For instance, ablations outperformed Time-LLM, LLaTA, and OneFitsAll in 26/26, 22/26, and 19/26 cases, respectively, across various performance metrics and datasets. Notably, detailed 95% confidence intervals indicate that the performance overlap between simplified and LLM models is statistically significant, underscoring that LLMs do not provide substantial benefits for these tasks.

Computational Cost

The computational overhead brought about by LLMs is substantial. Time-LLM, with 6642 million parameters, significantly increases both training and inference times. The evaluation indicates that simpler models can reduce the training time by up to three orders of magnitude while maintaining or improving forecasting performance. Ablated models are typically found to be faster and more efficient, highlighting a stark contrast when compared to their LLM-based versions.

Contributions of Pretraining and Sequential Dependencies

A significant thrust of the analysis involves understanding whether pretraining LLMs on textual data can benefit time series forecasting. Results reveal that randomly initialized LLMs perform on par with pretrained ones, suggesting that pretraining on textual corpora does not confer a distinct advantage for time series tasks. Furthermore, evaluations involving shuffled and masked input sequences show that LLM-based models do not effectively capture sequential dependencies beyond what non-LLM models achieve.

Few-shot Learning and Encoding Approaches

Despite the known success of LLMs in few-shot and transfer learning, the paper demonstrates that ablated models match or exceed the performance of LLM-based methods even when trained on just 10% of the training data. This finding holds significant implications for scenarios with limited data availability.

The study also explores various encoding strategies to understand the sources of performance in LLM-based models. It concludes that encoding techniques like patching combined with multi-head attention or simple transformers can yield effective representations, obviating the need for the full complexity of LLMs.

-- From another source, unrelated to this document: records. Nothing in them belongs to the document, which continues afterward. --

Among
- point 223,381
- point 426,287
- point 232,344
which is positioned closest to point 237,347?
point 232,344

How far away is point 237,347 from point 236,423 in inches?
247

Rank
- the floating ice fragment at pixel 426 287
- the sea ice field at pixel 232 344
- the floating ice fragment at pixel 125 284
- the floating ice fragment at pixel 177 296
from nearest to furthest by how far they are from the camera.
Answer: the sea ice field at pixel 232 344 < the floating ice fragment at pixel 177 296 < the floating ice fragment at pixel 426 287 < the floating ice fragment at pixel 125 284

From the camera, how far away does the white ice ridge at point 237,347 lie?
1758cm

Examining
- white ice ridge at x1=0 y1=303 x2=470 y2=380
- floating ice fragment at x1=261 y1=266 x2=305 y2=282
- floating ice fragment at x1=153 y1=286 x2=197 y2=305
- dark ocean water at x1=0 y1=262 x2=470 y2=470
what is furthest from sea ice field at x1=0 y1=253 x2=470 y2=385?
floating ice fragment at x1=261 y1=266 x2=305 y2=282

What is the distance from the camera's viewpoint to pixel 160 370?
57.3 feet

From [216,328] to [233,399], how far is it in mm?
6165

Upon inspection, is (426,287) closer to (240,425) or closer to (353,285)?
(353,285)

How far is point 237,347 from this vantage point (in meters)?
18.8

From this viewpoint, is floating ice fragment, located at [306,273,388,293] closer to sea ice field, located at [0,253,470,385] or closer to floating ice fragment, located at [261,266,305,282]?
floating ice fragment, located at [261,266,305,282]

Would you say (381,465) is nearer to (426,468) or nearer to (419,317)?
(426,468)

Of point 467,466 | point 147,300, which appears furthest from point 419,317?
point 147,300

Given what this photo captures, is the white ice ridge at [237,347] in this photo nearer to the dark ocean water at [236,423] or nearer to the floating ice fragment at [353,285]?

Implications and Future Directions

The findings indicate that LLMs may not justify their computational costs for traditional time series forecasting tasks. This divergence in anticipated versus actual utility invites researchers to re-evaluate the application contexts where LLMs are genuinely advantageous. Future developments may focus on hybrid or multimodal applications where the innate capabilities of LLMs in understanding natural language can complement time series data, as suggested by emerging applications in social understanding or more general time series reasoning tasks.


By systematically dismantling popular LLM-based time series forecasting models, this paper critically reassesses the role of LLMs in such contexts, highlighting simpler yet equally robust alternatives. These insights serve to guide researchers in developing more efficient and effective time series models, encouraging a balanced approach between leveraging advanced language models and ensuring computational feasibility.